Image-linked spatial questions
— START —

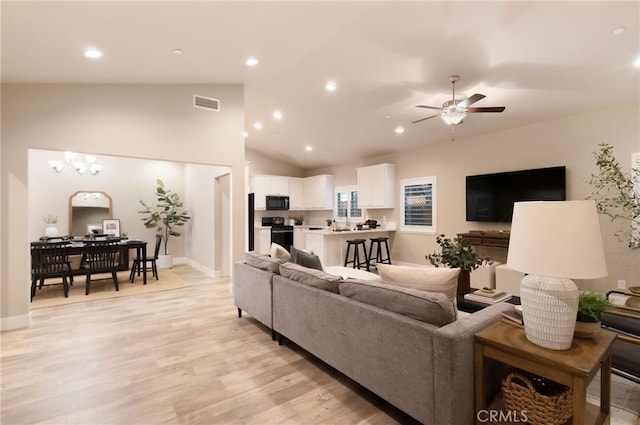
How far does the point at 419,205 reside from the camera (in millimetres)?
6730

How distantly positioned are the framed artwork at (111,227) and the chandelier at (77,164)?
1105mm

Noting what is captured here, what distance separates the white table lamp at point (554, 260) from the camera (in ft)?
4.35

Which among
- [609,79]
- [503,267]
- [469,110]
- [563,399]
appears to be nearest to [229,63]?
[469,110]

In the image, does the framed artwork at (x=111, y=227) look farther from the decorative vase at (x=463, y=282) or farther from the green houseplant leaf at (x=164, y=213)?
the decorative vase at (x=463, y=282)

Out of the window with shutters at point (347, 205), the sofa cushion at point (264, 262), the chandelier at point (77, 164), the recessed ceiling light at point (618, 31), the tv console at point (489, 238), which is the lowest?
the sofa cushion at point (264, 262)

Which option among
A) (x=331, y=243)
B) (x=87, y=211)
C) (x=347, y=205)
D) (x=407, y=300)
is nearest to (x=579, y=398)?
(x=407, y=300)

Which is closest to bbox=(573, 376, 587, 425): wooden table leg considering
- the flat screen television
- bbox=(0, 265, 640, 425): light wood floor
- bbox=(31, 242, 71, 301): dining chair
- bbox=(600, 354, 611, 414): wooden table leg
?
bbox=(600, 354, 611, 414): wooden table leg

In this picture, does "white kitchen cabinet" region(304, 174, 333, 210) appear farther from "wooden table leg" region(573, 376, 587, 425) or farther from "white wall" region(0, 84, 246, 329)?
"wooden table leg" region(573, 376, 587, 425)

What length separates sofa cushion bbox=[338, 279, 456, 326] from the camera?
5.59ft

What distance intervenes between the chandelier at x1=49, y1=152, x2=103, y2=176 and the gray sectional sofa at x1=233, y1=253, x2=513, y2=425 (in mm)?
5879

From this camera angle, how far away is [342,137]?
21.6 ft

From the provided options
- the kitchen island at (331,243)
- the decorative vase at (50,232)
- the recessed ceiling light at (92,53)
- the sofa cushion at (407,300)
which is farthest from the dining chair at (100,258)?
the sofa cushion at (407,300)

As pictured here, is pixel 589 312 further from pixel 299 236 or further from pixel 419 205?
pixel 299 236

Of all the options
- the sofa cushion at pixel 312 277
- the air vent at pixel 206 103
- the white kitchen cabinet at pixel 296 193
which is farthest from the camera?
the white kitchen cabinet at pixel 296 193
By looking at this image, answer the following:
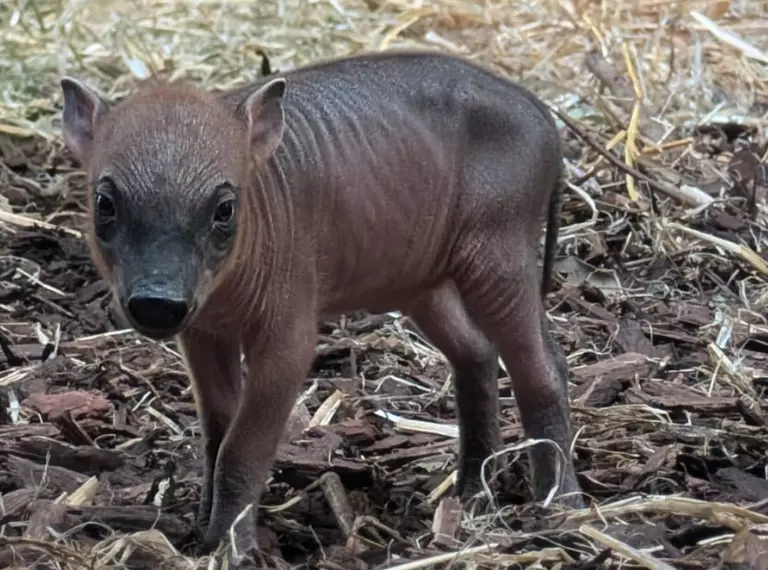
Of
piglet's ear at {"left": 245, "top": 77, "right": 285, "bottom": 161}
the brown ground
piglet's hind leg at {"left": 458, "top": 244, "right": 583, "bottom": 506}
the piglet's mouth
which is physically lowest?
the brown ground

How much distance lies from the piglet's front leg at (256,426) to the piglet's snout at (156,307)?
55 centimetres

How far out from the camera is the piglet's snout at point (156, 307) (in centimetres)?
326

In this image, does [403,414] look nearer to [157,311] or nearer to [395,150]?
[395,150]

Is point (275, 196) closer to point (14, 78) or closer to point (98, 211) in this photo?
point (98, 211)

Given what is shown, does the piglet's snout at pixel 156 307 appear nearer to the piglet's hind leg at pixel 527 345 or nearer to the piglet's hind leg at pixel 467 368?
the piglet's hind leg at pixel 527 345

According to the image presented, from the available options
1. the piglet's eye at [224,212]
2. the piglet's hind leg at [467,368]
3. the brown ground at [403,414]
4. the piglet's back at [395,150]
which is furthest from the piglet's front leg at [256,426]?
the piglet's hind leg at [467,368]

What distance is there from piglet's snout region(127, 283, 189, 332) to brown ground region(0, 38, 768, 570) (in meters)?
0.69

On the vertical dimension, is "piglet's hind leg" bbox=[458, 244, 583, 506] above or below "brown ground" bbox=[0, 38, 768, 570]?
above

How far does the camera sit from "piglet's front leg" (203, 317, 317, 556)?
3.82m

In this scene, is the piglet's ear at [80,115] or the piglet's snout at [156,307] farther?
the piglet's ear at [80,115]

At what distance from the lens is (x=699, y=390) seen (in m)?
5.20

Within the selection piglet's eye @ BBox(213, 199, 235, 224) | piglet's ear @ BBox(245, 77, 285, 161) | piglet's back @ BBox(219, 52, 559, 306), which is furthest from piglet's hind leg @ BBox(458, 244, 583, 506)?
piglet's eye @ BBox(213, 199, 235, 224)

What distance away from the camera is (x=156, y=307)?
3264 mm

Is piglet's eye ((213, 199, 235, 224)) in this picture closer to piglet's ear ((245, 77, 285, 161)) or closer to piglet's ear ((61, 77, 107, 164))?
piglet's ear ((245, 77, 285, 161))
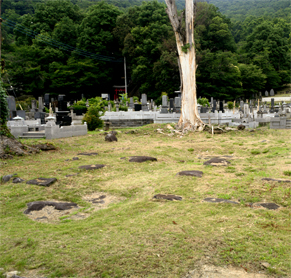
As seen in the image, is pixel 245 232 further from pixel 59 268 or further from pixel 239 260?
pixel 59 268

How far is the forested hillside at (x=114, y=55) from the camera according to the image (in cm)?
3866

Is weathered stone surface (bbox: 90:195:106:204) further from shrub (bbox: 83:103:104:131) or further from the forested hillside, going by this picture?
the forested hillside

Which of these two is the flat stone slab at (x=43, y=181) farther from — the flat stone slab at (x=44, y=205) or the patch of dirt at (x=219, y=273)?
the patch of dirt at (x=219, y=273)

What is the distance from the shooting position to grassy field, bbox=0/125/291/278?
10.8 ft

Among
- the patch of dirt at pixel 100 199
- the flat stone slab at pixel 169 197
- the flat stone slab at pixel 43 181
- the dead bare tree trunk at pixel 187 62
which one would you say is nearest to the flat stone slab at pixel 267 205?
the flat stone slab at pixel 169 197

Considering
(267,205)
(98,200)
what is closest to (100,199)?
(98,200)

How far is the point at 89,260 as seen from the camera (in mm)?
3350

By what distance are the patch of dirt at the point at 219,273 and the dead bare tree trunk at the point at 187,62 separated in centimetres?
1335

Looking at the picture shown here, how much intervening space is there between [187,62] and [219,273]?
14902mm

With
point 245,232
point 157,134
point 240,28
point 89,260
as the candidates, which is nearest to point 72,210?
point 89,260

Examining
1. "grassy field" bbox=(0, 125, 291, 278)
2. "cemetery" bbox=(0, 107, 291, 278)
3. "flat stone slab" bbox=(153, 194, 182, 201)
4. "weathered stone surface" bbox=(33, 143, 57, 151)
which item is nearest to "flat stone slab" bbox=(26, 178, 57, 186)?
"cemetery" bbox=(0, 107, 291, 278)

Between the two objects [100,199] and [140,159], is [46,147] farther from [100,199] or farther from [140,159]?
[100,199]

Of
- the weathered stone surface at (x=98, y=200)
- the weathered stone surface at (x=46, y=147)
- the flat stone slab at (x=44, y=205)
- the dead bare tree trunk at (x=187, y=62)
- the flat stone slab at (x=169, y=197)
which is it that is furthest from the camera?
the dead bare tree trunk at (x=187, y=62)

— END —

Goal >> Return all of the records above word for word, leaving out the pictures.

Output of the task >>
How far does the point at 419,205 reside from the camera (in millimetres)?
6730

How distantly positioned are the framed artwork at (111,227) and the chandelier at (77,164)?
1105mm

Noting what is captured here, what distance separates the white table lamp at point (554, 260) from the camera (in ft)?
4.35

Which among
- [609,79]
- [503,267]
- [469,110]
- [563,399]
appears to be nearest to [229,63]?
[469,110]

In the image, does the framed artwork at (x=111, y=227) look farther from the decorative vase at (x=463, y=282) or farther from the green houseplant leaf at (x=164, y=213)?
the decorative vase at (x=463, y=282)

Out of the window with shutters at point (347, 205), the sofa cushion at point (264, 262), the chandelier at point (77, 164), the recessed ceiling light at point (618, 31), the tv console at point (489, 238), which is the lowest?
the sofa cushion at point (264, 262)

Which option among
A) (x=331, y=243)
B) (x=87, y=211)
C) (x=347, y=205)
D) (x=407, y=300)
is nearest to (x=579, y=398)?
(x=407, y=300)

Which is closest to bbox=(573, 376, 587, 425): wooden table leg considering
- the flat screen television
- bbox=(0, 265, 640, 425): light wood floor
- bbox=(31, 242, 71, 301): dining chair
- bbox=(600, 354, 611, 414): wooden table leg
?
bbox=(600, 354, 611, 414): wooden table leg

In this picture, does "white kitchen cabinet" region(304, 174, 333, 210) appear farther from "wooden table leg" region(573, 376, 587, 425) or farther from "white wall" region(0, 84, 246, 329)?
"wooden table leg" region(573, 376, 587, 425)

What length separates sofa cushion bbox=[338, 279, 456, 326] from the camera?
5.59ft

What distance intervenes between the chandelier at x1=49, y1=152, x2=103, y2=176 and the gray sectional sofa at x1=233, y1=253, x2=513, y2=425 (in mm)?
5879

From this camera angle, how far away is [342,137]?
21.6 ft

From the provided options
- the kitchen island at (331,243)
- the decorative vase at (50,232)
- the recessed ceiling light at (92,53)
- the sofa cushion at (407,300)
which is farthest from the dining chair at (100,258)?
the sofa cushion at (407,300)

As pictured here, is pixel 589 312 further from pixel 299 236 or further from pixel 419 205?
pixel 299 236

Of all the options
- the sofa cushion at pixel 312 277
- the air vent at pixel 206 103
- the white kitchen cabinet at pixel 296 193
which is farthest from the camera?
the white kitchen cabinet at pixel 296 193
By looking at this image, answer the following:
Of
piglet's ear at {"left": 245, "top": 77, "right": 285, "bottom": 161}
the brown ground
piglet's hind leg at {"left": 458, "top": 244, "right": 583, "bottom": 506}
the piglet's mouth
which is physically lowest?
the brown ground

How much distance lies from the piglet's front leg at (256,426) to the piglet's snout at (156,307)?
55 centimetres

How far out from the camera is the piglet's snout at point (156, 307) (in centimetres)?
326

In this image, does [403,414] look nearer to [157,311] or nearer to [395,150]?
[395,150]

Is point (275, 196) closer to point (14, 78) or closer to point (98, 211) in this photo?
point (98, 211)

Given what is shown, does the piglet's snout at pixel 156 307 appear nearer to the piglet's hind leg at pixel 527 345 or nearer to the piglet's hind leg at pixel 467 368?
the piglet's hind leg at pixel 527 345

According to the image presented, from the available options
1. the piglet's eye at [224,212]
2. the piglet's hind leg at [467,368]
3. the brown ground at [403,414]
4. the piglet's back at [395,150]
which is furthest from the piglet's front leg at [256,426]?
the piglet's hind leg at [467,368]

What distance is there from piglet's snout region(127, 283, 189, 332) to brown ground region(0, 38, 768, 570) (in meters)?
0.69

On the vertical dimension, is "piglet's hind leg" bbox=[458, 244, 583, 506] above or below "brown ground" bbox=[0, 38, 768, 570]?
above

How far does the camera sit from "piglet's front leg" (203, 317, 317, 556)?
3.82m

In this scene, is the piglet's ear at [80,115] or the piglet's snout at [156,307] farther?
the piglet's ear at [80,115]

At what distance from the lens is (x=699, y=390) seen (in m)?
5.20

Within the selection piglet's eye @ BBox(213, 199, 235, 224) | piglet's ear @ BBox(245, 77, 285, 161) | piglet's back @ BBox(219, 52, 559, 306), which is furthest from piglet's hind leg @ BBox(458, 244, 583, 506)?
piglet's eye @ BBox(213, 199, 235, 224)

What distance away from the camera is (x=156, y=307)?
3264 mm

Is piglet's eye ((213, 199, 235, 224)) in this picture closer to piglet's ear ((245, 77, 285, 161)) or closer to piglet's ear ((61, 77, 107, 164))?
piglet's ear ((245, 77, 285, 161))
As seen in the image, is pixel 245 232 further from pixel 59 268 or further from pixel 239 260?
pixel 59 268

How far is the forested hillside at (x=114, y=55) from the camera according to the image (in cm)?
3866

Is weathered stone surface (bbox: 90:195:106:204) further from shrub (bbox: 83:103:104:131) or further from the forested hillside, going by this picture?
the forested hillside

Which of these two is the flat stone slab at (x=43, y=181) farther from — the flat stone slab at (x=44, y=205) or the patch of dirt at (x=219, y=273)?
the patch of dirt at (x=219, y=273)

What is the distance from the shooting position to grassy field, bbox=0/125/291/278?
10.8 ft

Among
- the patch of dirt at pixel 100 199
- the flat stone slab at pixel 169 197
- the flat stone slab at pixel 43 181
- the dead bare tree trunk at pixel 187 62
which one would you say is nearest to the flat stone slab at pixel 267 205?
the flat stone slab at pixel 169 197

Considering
(267,205)
(98,200)
what is closest to (100,199)?
(98,200)

How far is the point at 89,260 as seen from the camera (in mm)?
3350

By what distance are the patch of dirt at the point at 219,273 and the dead bare tree trunk at the point at 187,62 separated in centimetres?
1335

Looking at the picture shown here, how much intervening space is there between [187,62] and [219,273]?
14902mm

With
point 245,232
point 157,134
point 240,28
point 89,260
as the candidates, which is nearest to point 72,210?
point 89,260

Examining
1. "grassy field" bbox=(0, 125, 291, 278)
2. "cemetery" bbox=(0, 107, 291, 278)
3. "flat stone slab" bbox=(153, 194, 182, 201)
4. "weathered stone surface" bbox=(33, 143, 57, 151)
which item is nearest to "flat stone slab" bbox=(26, 178, 57, 186)?
"cemetery" bbox=(0, 107, 291, 278)

Between the two objects [100,199] and [140,159], is [46,147] farther from [100,199] or farther from [140,159]?
[100,199]

Of
- the weathered stone surface at (x=98, y=200)
- the weathered stone surface at (x=46, y=147)
- the flat stone slab at (x=44, y=205)
- the dead bare tree trunk at (x=187, y=62)
- the flat stone slab at (x=169, y=197)
which is it that is furthest from the camera?
the dead bare tree trunk at (x=187, y=62)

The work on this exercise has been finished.